* _Excerpts of spatial question data_
+--

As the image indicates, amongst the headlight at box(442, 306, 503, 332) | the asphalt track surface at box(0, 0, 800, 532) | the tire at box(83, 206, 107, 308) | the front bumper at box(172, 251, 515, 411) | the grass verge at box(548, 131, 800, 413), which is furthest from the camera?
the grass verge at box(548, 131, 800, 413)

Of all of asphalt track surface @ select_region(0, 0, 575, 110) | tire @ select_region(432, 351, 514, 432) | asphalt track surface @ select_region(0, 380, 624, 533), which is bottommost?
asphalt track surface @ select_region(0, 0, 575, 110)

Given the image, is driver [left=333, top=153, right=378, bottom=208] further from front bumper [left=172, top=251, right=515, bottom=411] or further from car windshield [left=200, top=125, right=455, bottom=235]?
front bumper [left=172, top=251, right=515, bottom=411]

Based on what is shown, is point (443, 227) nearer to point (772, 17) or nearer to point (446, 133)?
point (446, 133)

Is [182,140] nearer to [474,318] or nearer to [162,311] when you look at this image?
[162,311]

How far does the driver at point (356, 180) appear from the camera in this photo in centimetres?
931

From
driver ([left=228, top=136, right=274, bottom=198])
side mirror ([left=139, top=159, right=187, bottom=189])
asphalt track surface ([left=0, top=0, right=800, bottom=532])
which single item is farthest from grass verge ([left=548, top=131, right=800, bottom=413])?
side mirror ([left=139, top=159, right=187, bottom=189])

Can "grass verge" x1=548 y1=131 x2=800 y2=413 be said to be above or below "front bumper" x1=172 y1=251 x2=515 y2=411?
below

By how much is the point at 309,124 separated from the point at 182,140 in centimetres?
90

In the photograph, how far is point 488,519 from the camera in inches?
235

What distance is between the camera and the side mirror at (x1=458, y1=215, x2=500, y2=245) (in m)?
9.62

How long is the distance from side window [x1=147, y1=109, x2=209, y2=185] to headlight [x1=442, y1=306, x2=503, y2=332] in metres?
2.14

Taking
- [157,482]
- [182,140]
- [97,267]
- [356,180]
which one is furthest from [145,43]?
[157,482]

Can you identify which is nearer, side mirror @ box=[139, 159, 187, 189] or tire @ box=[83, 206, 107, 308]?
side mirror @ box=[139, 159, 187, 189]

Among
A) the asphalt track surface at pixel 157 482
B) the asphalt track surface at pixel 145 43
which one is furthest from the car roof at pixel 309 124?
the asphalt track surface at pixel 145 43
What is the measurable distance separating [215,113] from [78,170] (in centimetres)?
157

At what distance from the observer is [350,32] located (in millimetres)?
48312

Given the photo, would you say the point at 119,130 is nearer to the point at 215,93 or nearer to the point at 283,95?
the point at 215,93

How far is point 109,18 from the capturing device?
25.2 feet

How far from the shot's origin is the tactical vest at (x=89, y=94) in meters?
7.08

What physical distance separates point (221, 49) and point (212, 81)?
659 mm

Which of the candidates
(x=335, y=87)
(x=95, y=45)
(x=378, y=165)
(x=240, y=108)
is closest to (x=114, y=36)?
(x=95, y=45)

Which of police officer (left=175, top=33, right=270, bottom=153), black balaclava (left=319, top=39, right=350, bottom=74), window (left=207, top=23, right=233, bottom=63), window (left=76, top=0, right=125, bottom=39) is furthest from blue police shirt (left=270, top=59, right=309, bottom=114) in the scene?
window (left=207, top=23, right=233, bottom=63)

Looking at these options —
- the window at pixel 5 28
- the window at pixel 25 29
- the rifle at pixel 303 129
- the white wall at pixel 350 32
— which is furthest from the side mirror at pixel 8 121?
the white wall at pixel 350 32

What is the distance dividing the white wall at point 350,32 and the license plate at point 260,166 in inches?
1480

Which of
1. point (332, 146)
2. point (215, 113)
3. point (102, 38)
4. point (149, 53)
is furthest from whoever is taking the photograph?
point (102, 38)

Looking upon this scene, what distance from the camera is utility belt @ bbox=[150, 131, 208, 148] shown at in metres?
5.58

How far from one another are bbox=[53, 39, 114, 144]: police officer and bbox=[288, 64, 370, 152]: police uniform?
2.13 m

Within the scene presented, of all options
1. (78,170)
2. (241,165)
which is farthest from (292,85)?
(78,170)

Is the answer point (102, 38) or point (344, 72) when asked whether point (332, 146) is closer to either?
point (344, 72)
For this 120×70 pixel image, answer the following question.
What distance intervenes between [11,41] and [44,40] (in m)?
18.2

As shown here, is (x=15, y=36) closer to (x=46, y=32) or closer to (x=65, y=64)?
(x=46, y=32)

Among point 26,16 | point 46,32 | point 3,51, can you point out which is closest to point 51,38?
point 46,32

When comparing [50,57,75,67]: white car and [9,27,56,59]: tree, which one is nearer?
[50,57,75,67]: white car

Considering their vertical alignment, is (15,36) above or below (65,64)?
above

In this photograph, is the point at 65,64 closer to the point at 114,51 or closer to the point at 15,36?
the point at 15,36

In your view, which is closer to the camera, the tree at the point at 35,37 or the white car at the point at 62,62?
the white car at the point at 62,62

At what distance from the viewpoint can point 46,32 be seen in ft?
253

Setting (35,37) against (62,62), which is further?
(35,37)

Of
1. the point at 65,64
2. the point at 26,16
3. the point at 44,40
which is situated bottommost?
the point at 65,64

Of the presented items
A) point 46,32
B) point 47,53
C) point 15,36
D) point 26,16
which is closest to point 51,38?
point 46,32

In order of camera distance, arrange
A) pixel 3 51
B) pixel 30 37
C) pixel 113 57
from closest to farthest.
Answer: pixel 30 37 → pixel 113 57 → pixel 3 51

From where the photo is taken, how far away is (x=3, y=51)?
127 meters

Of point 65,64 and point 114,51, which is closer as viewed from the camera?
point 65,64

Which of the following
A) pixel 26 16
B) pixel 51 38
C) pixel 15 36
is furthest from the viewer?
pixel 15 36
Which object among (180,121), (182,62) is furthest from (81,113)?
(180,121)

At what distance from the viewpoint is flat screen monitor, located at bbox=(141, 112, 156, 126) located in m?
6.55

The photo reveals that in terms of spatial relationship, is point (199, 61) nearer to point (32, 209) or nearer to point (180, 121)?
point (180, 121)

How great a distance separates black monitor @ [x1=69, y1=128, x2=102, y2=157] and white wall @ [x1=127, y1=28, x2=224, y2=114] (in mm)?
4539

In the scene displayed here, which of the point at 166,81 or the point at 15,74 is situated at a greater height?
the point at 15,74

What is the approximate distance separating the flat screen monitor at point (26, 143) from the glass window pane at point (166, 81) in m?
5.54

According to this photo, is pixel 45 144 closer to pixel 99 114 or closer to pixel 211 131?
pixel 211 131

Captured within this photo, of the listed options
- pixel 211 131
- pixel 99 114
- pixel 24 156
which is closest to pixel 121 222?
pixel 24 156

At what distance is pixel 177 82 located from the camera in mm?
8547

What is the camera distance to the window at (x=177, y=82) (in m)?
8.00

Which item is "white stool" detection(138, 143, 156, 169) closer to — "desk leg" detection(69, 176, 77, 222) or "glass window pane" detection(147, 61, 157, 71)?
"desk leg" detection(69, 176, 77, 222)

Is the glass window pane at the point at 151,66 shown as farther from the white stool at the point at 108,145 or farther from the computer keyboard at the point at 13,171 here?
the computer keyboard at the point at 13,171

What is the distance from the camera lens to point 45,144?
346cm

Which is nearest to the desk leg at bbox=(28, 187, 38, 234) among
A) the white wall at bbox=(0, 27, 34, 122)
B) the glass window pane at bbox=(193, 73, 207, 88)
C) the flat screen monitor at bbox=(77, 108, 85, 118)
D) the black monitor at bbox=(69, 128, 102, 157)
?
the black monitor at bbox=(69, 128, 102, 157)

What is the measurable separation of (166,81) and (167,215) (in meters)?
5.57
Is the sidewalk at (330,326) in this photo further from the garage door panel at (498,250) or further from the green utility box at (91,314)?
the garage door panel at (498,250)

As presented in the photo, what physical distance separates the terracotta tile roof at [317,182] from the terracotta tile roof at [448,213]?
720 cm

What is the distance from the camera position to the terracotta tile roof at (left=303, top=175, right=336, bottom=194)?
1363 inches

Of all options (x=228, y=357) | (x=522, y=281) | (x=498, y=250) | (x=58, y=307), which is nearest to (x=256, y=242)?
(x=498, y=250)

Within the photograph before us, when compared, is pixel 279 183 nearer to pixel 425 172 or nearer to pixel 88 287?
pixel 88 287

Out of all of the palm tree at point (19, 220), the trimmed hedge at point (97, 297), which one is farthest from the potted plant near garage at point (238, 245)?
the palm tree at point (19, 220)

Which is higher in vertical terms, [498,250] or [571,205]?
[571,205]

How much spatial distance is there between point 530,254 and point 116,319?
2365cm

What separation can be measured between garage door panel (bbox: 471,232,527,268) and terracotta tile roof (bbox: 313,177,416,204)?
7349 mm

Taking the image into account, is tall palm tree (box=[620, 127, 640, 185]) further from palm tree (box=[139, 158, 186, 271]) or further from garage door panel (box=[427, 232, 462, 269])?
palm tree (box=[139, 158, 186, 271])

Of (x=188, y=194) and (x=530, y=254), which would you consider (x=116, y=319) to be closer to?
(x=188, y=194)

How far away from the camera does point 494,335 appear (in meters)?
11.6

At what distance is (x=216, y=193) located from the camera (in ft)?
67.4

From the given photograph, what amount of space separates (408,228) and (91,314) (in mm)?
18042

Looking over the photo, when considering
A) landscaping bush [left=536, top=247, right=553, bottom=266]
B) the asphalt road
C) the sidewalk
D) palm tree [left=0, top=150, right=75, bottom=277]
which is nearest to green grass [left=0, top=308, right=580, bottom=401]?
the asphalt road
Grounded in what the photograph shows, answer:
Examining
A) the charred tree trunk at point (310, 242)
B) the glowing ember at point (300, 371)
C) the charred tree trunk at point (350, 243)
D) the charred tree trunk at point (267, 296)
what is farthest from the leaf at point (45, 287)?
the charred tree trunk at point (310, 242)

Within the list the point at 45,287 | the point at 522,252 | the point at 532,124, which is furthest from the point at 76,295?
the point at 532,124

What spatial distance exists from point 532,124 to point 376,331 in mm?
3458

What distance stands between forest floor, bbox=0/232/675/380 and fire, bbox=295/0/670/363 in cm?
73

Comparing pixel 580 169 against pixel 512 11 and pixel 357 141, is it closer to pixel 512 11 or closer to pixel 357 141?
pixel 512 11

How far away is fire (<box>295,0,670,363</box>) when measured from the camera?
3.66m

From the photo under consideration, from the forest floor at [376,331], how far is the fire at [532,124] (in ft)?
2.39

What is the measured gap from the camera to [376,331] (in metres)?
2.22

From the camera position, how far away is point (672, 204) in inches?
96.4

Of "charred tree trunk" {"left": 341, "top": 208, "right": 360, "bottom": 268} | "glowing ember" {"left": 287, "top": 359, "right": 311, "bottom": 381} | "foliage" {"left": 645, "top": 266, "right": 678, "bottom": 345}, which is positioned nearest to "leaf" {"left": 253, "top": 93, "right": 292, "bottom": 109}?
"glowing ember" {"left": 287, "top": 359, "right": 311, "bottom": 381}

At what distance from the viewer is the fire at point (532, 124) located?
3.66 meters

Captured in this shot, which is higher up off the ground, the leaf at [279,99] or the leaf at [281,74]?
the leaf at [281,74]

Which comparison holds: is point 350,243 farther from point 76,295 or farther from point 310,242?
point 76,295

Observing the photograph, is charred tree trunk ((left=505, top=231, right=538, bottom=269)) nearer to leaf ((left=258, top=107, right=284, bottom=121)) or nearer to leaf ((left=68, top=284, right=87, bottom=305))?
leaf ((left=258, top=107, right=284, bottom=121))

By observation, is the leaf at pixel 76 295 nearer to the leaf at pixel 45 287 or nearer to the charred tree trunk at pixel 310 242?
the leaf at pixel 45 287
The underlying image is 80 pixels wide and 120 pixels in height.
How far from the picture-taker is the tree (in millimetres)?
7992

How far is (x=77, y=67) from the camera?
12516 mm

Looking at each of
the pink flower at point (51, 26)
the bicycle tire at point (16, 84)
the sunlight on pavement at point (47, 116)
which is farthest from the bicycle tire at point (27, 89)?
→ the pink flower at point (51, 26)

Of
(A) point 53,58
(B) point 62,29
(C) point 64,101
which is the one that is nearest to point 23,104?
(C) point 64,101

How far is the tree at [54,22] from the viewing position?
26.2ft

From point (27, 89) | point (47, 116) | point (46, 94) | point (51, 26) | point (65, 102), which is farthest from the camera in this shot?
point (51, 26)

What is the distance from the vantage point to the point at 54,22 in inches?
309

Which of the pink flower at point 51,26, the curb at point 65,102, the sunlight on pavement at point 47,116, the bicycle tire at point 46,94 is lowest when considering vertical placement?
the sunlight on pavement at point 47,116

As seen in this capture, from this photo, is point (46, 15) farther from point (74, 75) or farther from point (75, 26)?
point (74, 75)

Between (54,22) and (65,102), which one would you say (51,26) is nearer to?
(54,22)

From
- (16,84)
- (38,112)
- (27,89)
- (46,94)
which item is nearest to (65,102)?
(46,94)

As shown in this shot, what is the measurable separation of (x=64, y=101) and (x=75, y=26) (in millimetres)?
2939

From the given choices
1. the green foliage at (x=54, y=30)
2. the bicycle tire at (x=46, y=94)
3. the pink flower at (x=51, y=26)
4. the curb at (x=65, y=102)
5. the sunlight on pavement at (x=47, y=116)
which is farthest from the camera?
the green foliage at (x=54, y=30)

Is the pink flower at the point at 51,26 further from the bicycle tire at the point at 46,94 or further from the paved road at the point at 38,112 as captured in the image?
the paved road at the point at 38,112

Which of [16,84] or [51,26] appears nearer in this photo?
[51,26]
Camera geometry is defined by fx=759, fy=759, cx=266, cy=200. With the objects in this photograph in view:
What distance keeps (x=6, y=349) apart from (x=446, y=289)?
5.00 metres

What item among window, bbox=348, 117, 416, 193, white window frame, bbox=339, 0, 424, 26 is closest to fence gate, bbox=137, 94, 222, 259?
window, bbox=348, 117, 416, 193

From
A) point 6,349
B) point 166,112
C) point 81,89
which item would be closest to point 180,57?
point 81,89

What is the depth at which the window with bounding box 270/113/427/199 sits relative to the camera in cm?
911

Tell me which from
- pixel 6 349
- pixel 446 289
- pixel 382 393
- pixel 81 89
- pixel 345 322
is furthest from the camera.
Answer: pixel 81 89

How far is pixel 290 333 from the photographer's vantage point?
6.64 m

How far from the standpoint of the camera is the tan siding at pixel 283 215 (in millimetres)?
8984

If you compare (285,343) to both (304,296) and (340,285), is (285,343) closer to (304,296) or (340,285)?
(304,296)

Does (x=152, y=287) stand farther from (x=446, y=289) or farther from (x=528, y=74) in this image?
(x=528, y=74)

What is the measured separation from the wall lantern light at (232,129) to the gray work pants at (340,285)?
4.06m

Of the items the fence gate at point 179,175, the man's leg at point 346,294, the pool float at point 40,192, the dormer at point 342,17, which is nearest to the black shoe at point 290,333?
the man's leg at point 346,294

+--

* _Task prompt_
Pull out every line above that contains the word "glass", copying each one in full.

* _Answer in full_
What is the approximate distance separating the flat screen monitor at point (26, 143) from the glass window pane at point (166, 81) in m?
Which item is "white stool" detection(138, 143, 156, 169) closer to — "desk leg" detection(69, 176, 77, 222) or "glass window pane" detection(147, 61, 157, 71)?
Is the glass window pane at the point at 151,66 shown as farther from the white stool at the point at 108,145 or farther from the computer keyboard at the point at 13,171 here?
B) the glass window pane at bbox=(193, 73, 207, 88)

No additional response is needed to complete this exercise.